= EXTRACT TO READ =
· · ·

Otto Waldis (born Otto Glucksmann-Blum, May 20, 1901 – March 25, 1974) was an Austrian-American character actor in films and television from the 1930s through the 1960s. He was also billed as Otto Blum.

Years in Germany 
Waldis was born Otto Glucksmann-Blum in 1901 in Vienna. He was a student during World War I and initially studied to be a naval engineer. When Germany had no navy after the war, he shifted his attention to acting in the 1920s. Rudolph Schildkraut saw him perform and encouraged him to pursue a theatrical career. Billed as Otto Valdis, he performed Shakespeare and classic German plays. He also directed plays.

Waldis began made his film debut in a small role in director Fritz Lang's classic thriller M (1931) starring Peter Lorre. After he began acting regularly in films, he had the lead in The Broken Pitcher, which received first prize in an international competition in 1934.

Emigration and work in Hollywood 

The Jewish actor fled from Europe because of the persecution from the Nazi Regime. He and his wife left Austria and arrived in Birmingham, Alabama, in June 1940. He worked as a photographer in Birmingham.

Waldis became a familiar character actor often appearing in B movies and his roles were sometimes uncredited. He also appeared regularly on television during the 1950s and '60s. Waldis also occasionally acted on stage.

Personal life and death 
Waldis married Margaret Vieth, an opera singer, in 1935. He died of a heart attack in 1974 at the age of 72.

Selected filmography

M (1931) – (uncredited)
Kinder vor Gericht (1931) – Ein Gefangener
Die Koffer des Herrn O.F. (1931)
The Exile (1947) – Jan
Call Northside 777 (1948) – Boris Siskovich (uncredited)
Letter from an Unknown Woman (1948) – Concierge
Berlin Express (1948) – Kessler
A Foreign Affair (1948) – Inspector (uncredited)
The Fighting O'Flynn (1949) – Gen. van Dronk
The Lovable Cheat (1949) – Bailiff
I Was a Male War Bride (1949) – Minor Role (scenes deleted)

· · ·

[Stored entries]
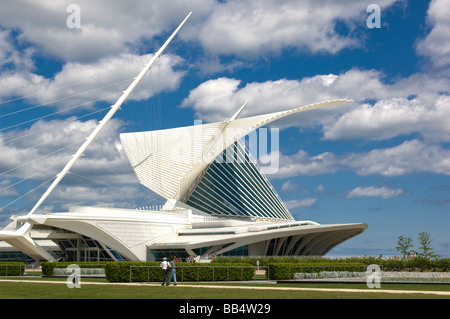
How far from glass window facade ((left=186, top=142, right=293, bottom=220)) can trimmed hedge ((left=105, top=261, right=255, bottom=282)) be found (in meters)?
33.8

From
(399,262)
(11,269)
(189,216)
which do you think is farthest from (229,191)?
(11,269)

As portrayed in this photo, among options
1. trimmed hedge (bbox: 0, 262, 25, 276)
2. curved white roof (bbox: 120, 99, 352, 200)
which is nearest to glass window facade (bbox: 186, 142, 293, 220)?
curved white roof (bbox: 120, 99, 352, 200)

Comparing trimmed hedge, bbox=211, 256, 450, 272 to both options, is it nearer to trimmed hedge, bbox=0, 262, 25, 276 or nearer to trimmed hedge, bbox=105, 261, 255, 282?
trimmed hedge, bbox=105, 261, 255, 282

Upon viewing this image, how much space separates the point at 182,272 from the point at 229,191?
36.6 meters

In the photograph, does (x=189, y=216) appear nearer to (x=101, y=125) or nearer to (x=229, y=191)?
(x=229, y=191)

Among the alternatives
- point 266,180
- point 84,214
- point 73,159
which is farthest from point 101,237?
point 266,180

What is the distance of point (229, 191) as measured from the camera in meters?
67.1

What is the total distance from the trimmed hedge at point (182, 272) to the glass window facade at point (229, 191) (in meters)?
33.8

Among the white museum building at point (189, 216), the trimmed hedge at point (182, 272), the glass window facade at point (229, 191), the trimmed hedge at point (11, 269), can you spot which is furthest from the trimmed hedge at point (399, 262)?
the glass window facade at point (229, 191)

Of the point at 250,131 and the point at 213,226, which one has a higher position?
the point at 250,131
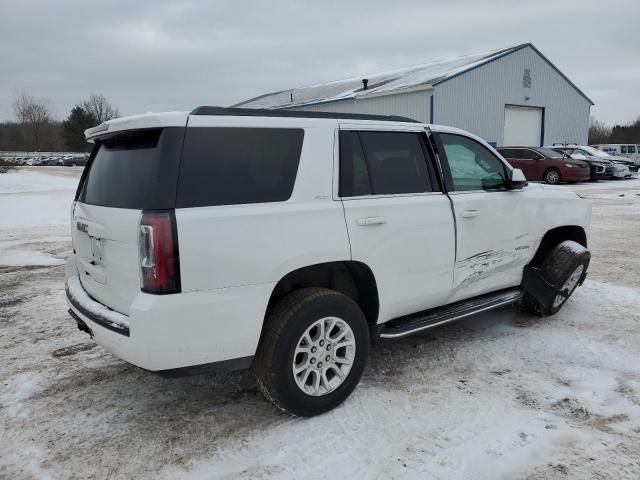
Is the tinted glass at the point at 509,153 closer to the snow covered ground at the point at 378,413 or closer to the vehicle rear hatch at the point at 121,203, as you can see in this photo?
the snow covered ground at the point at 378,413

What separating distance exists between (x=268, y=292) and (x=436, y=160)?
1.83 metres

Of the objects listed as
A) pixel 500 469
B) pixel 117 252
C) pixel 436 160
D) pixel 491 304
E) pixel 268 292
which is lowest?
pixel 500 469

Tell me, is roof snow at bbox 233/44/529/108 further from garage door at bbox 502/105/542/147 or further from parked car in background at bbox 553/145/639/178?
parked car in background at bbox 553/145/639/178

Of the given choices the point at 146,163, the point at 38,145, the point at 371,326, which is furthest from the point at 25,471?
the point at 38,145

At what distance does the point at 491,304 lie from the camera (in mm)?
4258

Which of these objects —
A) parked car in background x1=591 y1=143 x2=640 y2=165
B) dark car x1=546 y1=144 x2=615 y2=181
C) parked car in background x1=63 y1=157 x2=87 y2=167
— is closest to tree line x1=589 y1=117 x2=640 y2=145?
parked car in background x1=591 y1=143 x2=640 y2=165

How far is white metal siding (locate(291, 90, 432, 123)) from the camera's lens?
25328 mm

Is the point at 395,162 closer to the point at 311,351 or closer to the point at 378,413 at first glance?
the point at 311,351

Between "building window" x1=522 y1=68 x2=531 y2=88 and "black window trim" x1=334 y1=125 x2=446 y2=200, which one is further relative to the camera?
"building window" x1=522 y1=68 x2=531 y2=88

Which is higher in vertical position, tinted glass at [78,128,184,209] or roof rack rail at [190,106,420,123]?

· · ·

= TASK SET =
1. Which films in the Otto Waldis biography's selected filmography are dated 1948? List them.
2. Reproduce the part of the Otto Waldis biography that opens with the words containing "Emigration and work" and closes with "photographer in Birmingham.".
Work only from the Otto Waldis biography.

= ANSWERS FOR THE EXERCISE =
1.
Call Northside 777
Letter from an Unknown Woman
Berlin Express
A Foreign Affair

2.
Emigration and work in Hollywood 

The Jewish actor fled from Europe because of the persecution from the Nazi Regime. He and his wife left Austria and arrived in Birmingham, Alabama, in June 1940. He worked as a photographer in Birmingham.